## Excerpt provided
☆ ☆ ☆ ☆ ☆

[libcamera-devel] [PATCH v3] android: camera_device: Fix crash in calling CameraDevice::close()

Jacopo Mondi jacopo at jmondi.org
Fri Sep 3 19:06:25 CEST 2021


On Fri, Sep 03, 2021 at 05:26:41PM +0900, Hirokazu Honda wrote:
> Hi Jacopo,
>
> On Thu, Sep 2, 2021 at 6:55 PM Jacopo Mondi <jacopo at jmondi.org> wrote:
> >
> > Hello,
> >
> > On Thu, Sep 02, 2021 at 11:51:02AM +0300, Laurent Pinchart wrote:
> > > Hi Jacopo,
> > >
> > > On Thu, Sep 02, 2021 at 10:25:59AM +0200, Jacopo Mondi wrote:
> > > > On Thu, Sep 02, 2021 at 10:40:39AM +0300, Laurent Pinchart wrote:
> > > > > On Thu, Sep 02, 2021 at 08:59:34AM +0200, Jacopo Mondi wrote:
> > > > > > On Thu, Sep 02, 2021 at 06:11:40AM +0300, Laurent Pinchart wrote:
> > > > > > > On Wed, Sep 01, 2021 at 05:47:08PM +0200, Jacopo Mondi wrote:
> > > > > > > > On Wed, Sep 01, 2021 at 03:37:39AM +0900, Hirokazu Honda wrote:
> > > > > > > > > The problem is happening because we seem to add a CameraStream
> > > > > > > > > associated buffer(depending on the CameraStream::Type) to the Request,
> > > > > > > > > in CameraDevice::processCaptureRequest().

☆ ☆ ☆ ☆ ☆

## Listed entries
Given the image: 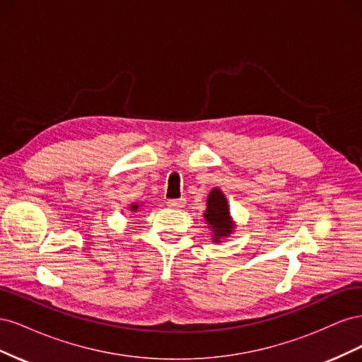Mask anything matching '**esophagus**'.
Instances as JSON below:
<instances>
[{
    "label": "esophagus",
    "mask_w": 362,
    "mask_h": 362,
    "mask_svg": "<svg viewBox=\"0 0 362 362\" xmlns=\"http://www.w3.org/2000/svg\"><path fill=\"white\" fill-rule=\"evenodd\" d=\"M185 205V199L184 198H180V199H169L168 201V206L169 208H177V210H180V208H182Z\"/></svg>",
    "instance_id": "34e87169"
}]
</instances>
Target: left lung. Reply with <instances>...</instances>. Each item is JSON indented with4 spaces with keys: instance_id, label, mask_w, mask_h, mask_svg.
<instances>
[{
    "instance_id": "obj_1",
    "label": "left lung",
    "mask_w": 362,
    "mask_h": 362,
    "mask_svg": "<svg viewBox=\"0 0 362 362\" xmlns=\"http://www.w3.org/2000/svg\"><path fill=\"white\" fill-rule=\"evenodd\" d=\"M204 218L213 231L211 237L214 243H222L229 234H233L234 222L229 216L228 201L221 189H213L208 194Z\"/></svg>"
}]
</instances>
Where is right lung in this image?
Instances as JSON below:
<instances>
[{
  "label": "right lung",
  "mask_w": 362,
  "mask_h": 362,
  "mask_svg": "<svg viewBox=\"0 0 362 362\" xmlns=\"http://www.w3.org/2000/svg\"><path fill=\"white\" fill-rule=\"evenodd\" d=\"M139 208H140V205H139V204H131V205H129V210H131V211H134V213H136V211H139Z\"/></svg>",
  "instance_id": "1"
}]
</instances>
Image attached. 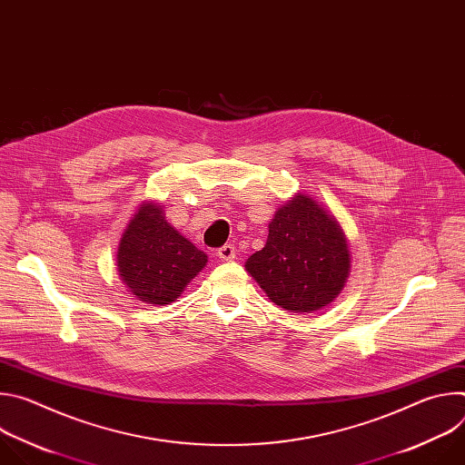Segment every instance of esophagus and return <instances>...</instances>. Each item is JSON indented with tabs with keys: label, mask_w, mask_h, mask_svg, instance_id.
I'll return each instance as SVG.
<instances>
[{
	"label": "esophagus",
	"mask_w": 465,
	"mask_h": 465,
	"mask_svg": "<svg viewBox=\"0 0 465 465\" xmlns=\"http://www.w3.org/2000/svg\"><path fill=\"white\" fill-rule=\"evenodd\" d=\"M217 255L223 259V261H232L235 259V248L232 244H224L223 248L217 250Z\"/></svg>",
	"instance_id": "obj_1"
}]
</instances>
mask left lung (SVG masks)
I'll return each instance as SVG.
<instances>
[{
    "mask_svg": "<svg viewBox=\"0 0 465 465\" xmlns=\"http://www.w3.org/2000/svg\"><path fill=\"white\" fill-rule=\"evenodd\" d=\"M246 272L289 312H314L344 289L351 272L348 237L312 194L294 193L269 224V237L244 262Z\"/></svg>",
    "mask_w": 465,
    "mask_h": 465,
    "instance_id": "obj_1",
    "label": "left lung"
}]
</instances>
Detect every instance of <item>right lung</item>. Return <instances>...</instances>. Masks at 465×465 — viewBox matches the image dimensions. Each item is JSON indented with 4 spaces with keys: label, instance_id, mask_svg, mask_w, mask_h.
<instances>
[{
    "label": "right lung",
    "instance_id": "add662e5",
    "mask_svg": "<svg viewBox=\"0 0 465 465\" xmlns=\"http://www.w3.org/2000/svg\"><path fill=\"white\" fill-rule=\"evenodd\" d=\"M206 262L208 255L167 223L162 203L154 201L140 204L117 246L121 282L151 305L173 303Z\"/></svg>",
    "mask_w": 465,
    "mask_h": 465
}]
</instances>
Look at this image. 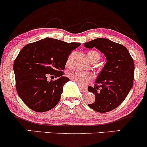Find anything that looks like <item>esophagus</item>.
<instances>
[{"instance_id":"34e87169","label":"esophagus","mask_w":147,"mask_h":147,"mask_svg":"<svg viewBox=\"0 0 147 147\" xmlns=\"http://www.w3.org/2000/svg\"><path fill=\"white\" fill-rule=\"evenodd\" d=\"M79 88H80V90L82 91H83L84 92H86L88 91V89H87V87H84V86H79Z\"/></svg>"}]
</instances>
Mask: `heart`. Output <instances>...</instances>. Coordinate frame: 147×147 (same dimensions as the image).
Listing matches in <instances>:
<instances>
[{"mask_svg": "<svg viewBox=\"0 0 147 147\" xmlns=\"http://www.w3.org/2000/svg\"><path fill=\"white\" fill-rule=\"evenodd\" d=\"M97 56L99 57V58H100L99 54L95 51H90L88 53V57L90 61ZM68 64L69 63L68 62L67 65H68ZM69 76L79 86H86L88 84L90 83L91 81L94 79L93 74L92 72L87 71L72 72L69 74Z\"/></svg>", "mask_w": 147, "mask_h": 147, "instance_id": "1", "label": "heart"}]
</instances>
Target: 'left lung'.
I'll use <instances>...</instances> for the list:
<instances>
[{"mask_svg":"<svg viewBox=\"0 0 147 147\" xmlns=\"http://www.w3.org/2000/svg\"><path fill=\"white\" fill-rule=\"evenodd\" d=\"M86 48H95L103 53L106 63L88 90L95 95V101L88 104L99 113L113 110L125 99L133 86L134 62L124 45L108 38H98L84 43Z\"/></svg>","mask_w":147,"mask_h":147,"instance_id":"8db88e82","label":"left lung"}]
</instances>
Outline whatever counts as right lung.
Listing matches in <instances>:
<instances>
[{
  "instance_id": "1",
  "label": "right lung",
  "mask_w": 147,
  "mask_h": 147,
  "mask_svg": "<svg viewBox=\"0 0 147 147\" xmlns=\"http://www.w3.org/2000/svg\"><path fill=\"white\" fill-rule=\"evenodd\" d=\"M80 43L43 38L23 47L14 63L18 95L32 110L43 113L58 104L64 84L70 81L63 70L68 56ZM50 74L57 79L48 82Z\"/></svg>"
}]
</instances>
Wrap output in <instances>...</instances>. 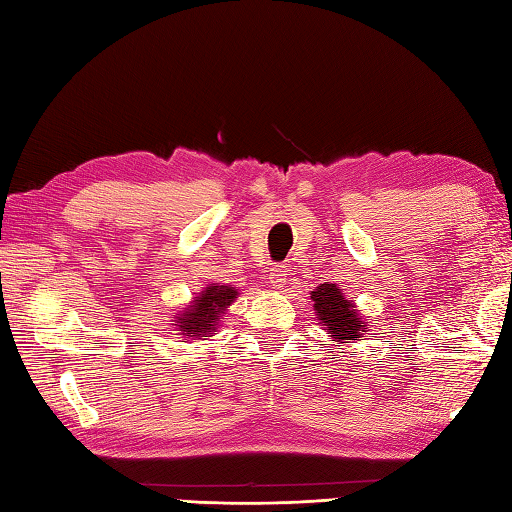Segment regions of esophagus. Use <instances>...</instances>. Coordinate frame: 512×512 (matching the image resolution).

☆ ☆ ☆ ☆ ☆

## Work to do
List every person named in the mailing-list thread about the CameraDevice::close() crash, counting each person once.

## Written solution
Jacopo Mondi, Hirokazu Honda, Laurent Pinchart